3. Talent Shortages and Team Gaps
Leading a finance function with critical skill gaps (e.g., data analytics, sustainability reporting) can make the job harder. It’s tough to be effective without the right support.
4. Compensation Pressures
In some sectors, CFOs may feel underpaid compared to CEOs or peers in high-demand industries like tech and private equity—especially given the risk and visibility of their role.
5. Regulatory Burden
The expanding landscape of global regulation—around tax, sustainability, and financial reporting—adds complexity and personal liability. Some may leave before the rules tighten further.
6. Post-Pandemic Reassessment
Like many professionals, CFOs may have used the pandemic as a moment to reassess priorities—opting for early retirement, board roles, or portfolio careers that offer more flexibility.
7. Succession Planning in Motion
Some companies are actively refreshing their leadership benches. Boards may view internal CFO succession as a chance to build pipeline for future CEOs.
8. Geopolitical Uncertainty
Global tensions—from China-US relations to the Ukraine conflict—have increased the complexity of global operations. CFOs managing cross-border finance may find this too demanding.
9. Public Scrutiny
There’s increasing public and internal scrutiny over diversity, ethics, and transparency. CFOs may feel like they’re under a microscope more than ever.
10. M&A Activity and Restructuring
Mergers, acquisitions, and business model pivots often lead to leadership changes. CFOs may exit as part of restructuring, or due to cultural mismatch post-deal.
Where Are CFOs Going?
Interestingly, not all CFOs are bowing out under pressure. Some are moving up. A third of departing CFOs in 2024 became CEOs or company presidents. Another 54% transitioned into board or advisory roles—the highest number in six years.
But stress still plays a role. The average retirement age for CFOs has dropped to 56.6, the youngest in six years, suggesting burnout is real.
Who’s Replacing Them?
The pipeline of available external CFO candidates is shrinking. As a result, 54% of new CFOs were promoted from within—and those promoted internally tend to stay longer.
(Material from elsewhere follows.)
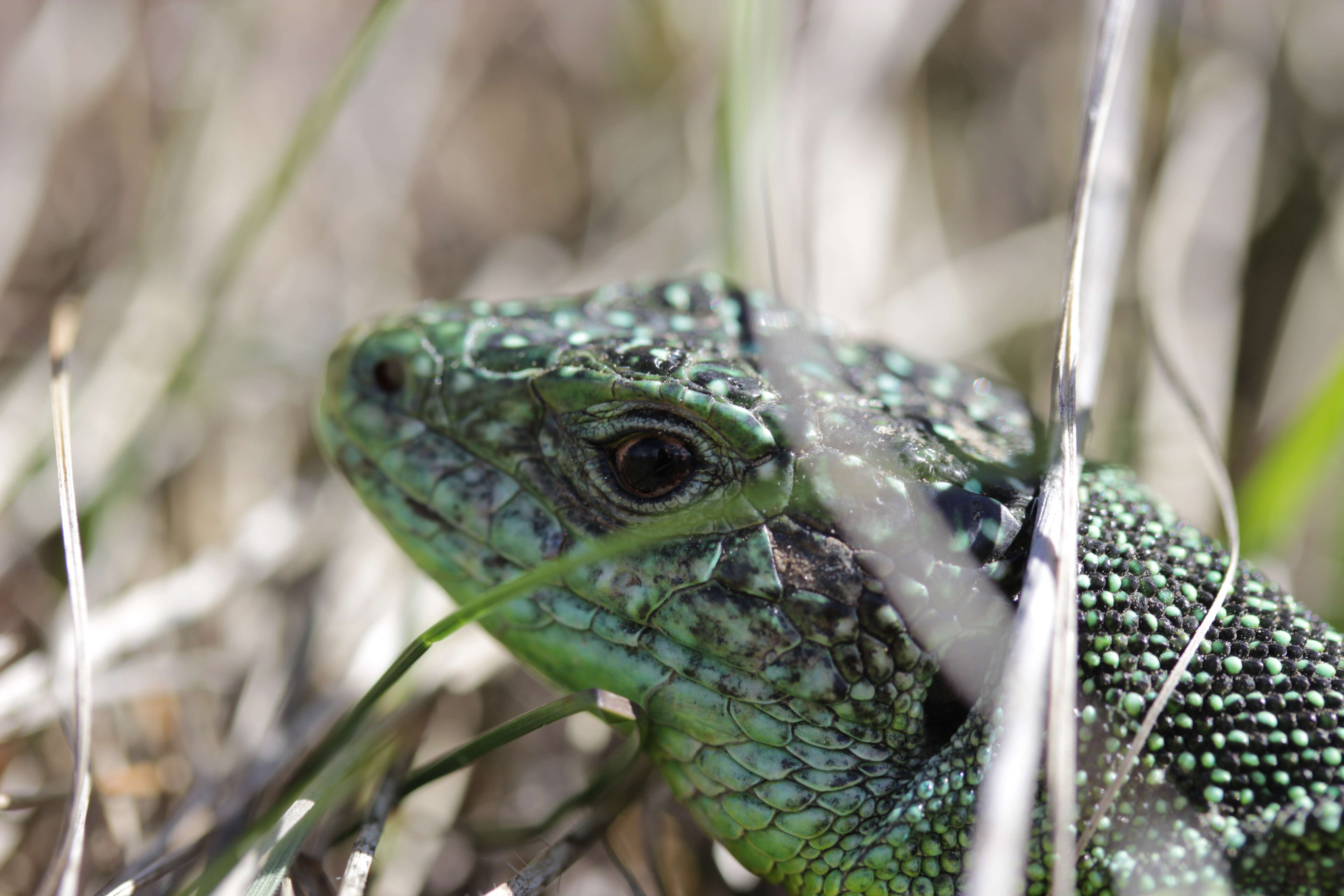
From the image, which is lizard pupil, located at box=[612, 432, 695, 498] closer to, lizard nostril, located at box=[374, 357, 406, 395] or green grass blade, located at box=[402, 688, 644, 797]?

There’s also progress on diversity. Of the 275 new CFOs appointed in 2024, 70 were women—more than in any of the past six years. The tech and financial services sectors stood out, with women making up 36% and 39% of new CFOs respectively, more than double the previous year.
Lessons for Business Students
- Adaptability is key: CFOs need to be able to handle global uncertainty and market volatility.
- Board-level skills matter: CFOs are moving into CEO and board roles—students should cultivate leadership, not just financial analysis.
- Internal mobility is real: Starting in a company and rising through the ranks remains a viable route to the top.
- Diversity is increasing: There’s momentum behind gender representation in finance leadership.
As you plan your career path, remember: the CFO role is evolving fast. Understanding the pressures, expectations, and opportunities now can give you a crucial edge later.